---------- Records supplied ----------

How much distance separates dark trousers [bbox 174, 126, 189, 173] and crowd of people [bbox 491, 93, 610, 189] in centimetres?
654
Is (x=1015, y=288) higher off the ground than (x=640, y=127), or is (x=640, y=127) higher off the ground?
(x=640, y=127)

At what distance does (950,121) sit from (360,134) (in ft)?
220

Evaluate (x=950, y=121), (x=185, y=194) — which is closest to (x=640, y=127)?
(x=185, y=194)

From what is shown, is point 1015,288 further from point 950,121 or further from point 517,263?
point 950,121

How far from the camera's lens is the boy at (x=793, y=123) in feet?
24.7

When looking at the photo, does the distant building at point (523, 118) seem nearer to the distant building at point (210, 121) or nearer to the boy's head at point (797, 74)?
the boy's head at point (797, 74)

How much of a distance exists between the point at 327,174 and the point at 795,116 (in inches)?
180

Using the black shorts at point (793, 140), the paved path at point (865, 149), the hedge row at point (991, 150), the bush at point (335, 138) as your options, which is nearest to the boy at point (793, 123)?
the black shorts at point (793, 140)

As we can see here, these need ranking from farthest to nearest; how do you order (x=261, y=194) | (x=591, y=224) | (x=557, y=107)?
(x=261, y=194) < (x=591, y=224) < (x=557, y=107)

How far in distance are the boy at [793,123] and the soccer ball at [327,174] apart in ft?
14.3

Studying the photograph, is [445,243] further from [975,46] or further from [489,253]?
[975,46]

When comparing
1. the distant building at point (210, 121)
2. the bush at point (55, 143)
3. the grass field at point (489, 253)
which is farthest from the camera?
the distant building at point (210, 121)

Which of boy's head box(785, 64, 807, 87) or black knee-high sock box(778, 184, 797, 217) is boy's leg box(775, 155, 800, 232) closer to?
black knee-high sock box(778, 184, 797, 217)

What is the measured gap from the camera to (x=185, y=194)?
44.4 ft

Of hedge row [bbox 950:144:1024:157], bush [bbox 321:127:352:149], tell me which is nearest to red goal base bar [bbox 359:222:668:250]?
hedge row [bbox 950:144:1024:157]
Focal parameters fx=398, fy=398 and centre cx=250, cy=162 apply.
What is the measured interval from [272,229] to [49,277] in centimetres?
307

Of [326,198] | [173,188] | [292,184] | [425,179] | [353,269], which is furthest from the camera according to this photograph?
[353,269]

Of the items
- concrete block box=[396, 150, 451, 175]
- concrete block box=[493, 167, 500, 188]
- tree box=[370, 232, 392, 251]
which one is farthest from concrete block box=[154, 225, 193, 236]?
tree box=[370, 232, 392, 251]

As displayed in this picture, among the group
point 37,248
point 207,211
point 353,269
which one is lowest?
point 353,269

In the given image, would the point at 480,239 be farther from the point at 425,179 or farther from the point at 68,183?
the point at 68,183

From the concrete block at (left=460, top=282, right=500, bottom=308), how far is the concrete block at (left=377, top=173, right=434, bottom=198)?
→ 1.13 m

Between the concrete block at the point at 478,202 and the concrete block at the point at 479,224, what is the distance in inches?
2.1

----------

Work to do:
Change every occurrence of "concrete block" in the records to "cinder block" and reproduce them in full, with nothing else altered.

Final result:
How much distance separates dark trousers [bbox 174, 126, 189, 173] and crowd of people [bbox 491, 93, 610, 189] in centimetres?
654
Is (x=1015, y=288) higher off the ground than (x=640, y=127), or is (x=640, y=127) higher off the ground?
(x=640, y=127)

At what distance does (950,121) sit from (360,134) (in ft)?
220

Evaluate (x=950, y=121), (x=185, y=194) — which is closest to (x=640, y=127)?
(x=185, y=194)

From what is shown, is point 1015,288 further from point 950,121 or further from point 517,263?
point 950,121

How far from the camera's lens is the boy at (x=793, y=123) in feet?
24.7

When looking at the photo, does the distant building at point (523, 118) seem nearer to the distant building at point (210, 121) or nearer to the boy's head at point (797, 74)?
the boy's head at point (797, 74)

How much of a distance exists between the point at 327,174 and the point at 795,116 (in inches)?
180

Using the black shorts at point (793, 140), the paved path at point (865, 149), the hedge row at point (991, 150), the bush at point (335, 138) as your options, which is nearest to the boy at point (793, 123)?
the black shorts at point (793, 140)

As we can see here, these need ranking from farthest to nearest; how do you order (x=261, y=194) | (x=591, y=224) | (x=557, y=107)?
(x=261, y=194) < (x=591, y=224) < (x=557, y=107)

How far in distance are the boy at [793,123] and the soccer ball at [327,174] apart in ft?
14.3

Studying the photograph, is [445,243] further from [975,46] or further from [489,253]?
[975,46]

When comparing
1. the distant building at point (210, 121)
2. the bush at point (55, 143)
3. the grass field at point (489, 253)
which is farthest from the camera?
the distant building at point (210, 121)

Which of boy's head box(785, 64, 807, 87) or black knee-high sock box(778, 184, 797, 217) is boy's leg box(775, 155, 800, 232) closer to?
black knee-high sock box(778, 184, 797, 217)

What is the measured gap from the camera to (x=185, y=194)?
44.4 ft

Of hedge row [bbox 950:144:1024:157], bush [bbox 321:127:352:149], tell me which is nearest to red goal base bar [bbox 359:222:668:250]?
hedge row [bbox 950:144:1024:157]
Focal parameters fx=398, fy=398 and centre cx=250, cy=162 apply.
What is the measured interval from [272,229] to [49,277] in centimetres?
307

Of [326,198] | [173,188] | [292,184] | [425,179] | [353,269], which is furthest from the camera according to this photograph?
[353,269]

Of the items
- cinder block box=[396, 150, 451, 175]
- cinder block box=[493, 167, 500, 188]
- tree box=[370, 232, 392, 251]
which one is farthest from cinder block box=[154, 225, 193, 236]?
tree box=[370, 232, 392, 251]

As displayed in this picture, among the group
point 37,248
point 207,211
point 353,269
which one is lowest?
point 353,269

In the given image, would the point at 480,239 be farther from the point at 425,179 or farther from the point at 68,183?
the point at 68,183

From the cinder block at (left=460, top=282, right=500, bottom=308), how far is the cinder block at (left=377, top=173, right=434, bottom=198)?
→ 1.13 m

Between the cinder block at the point at 478,202 and the cinder block at the point at 479,224, what is the distance in inches?
2.1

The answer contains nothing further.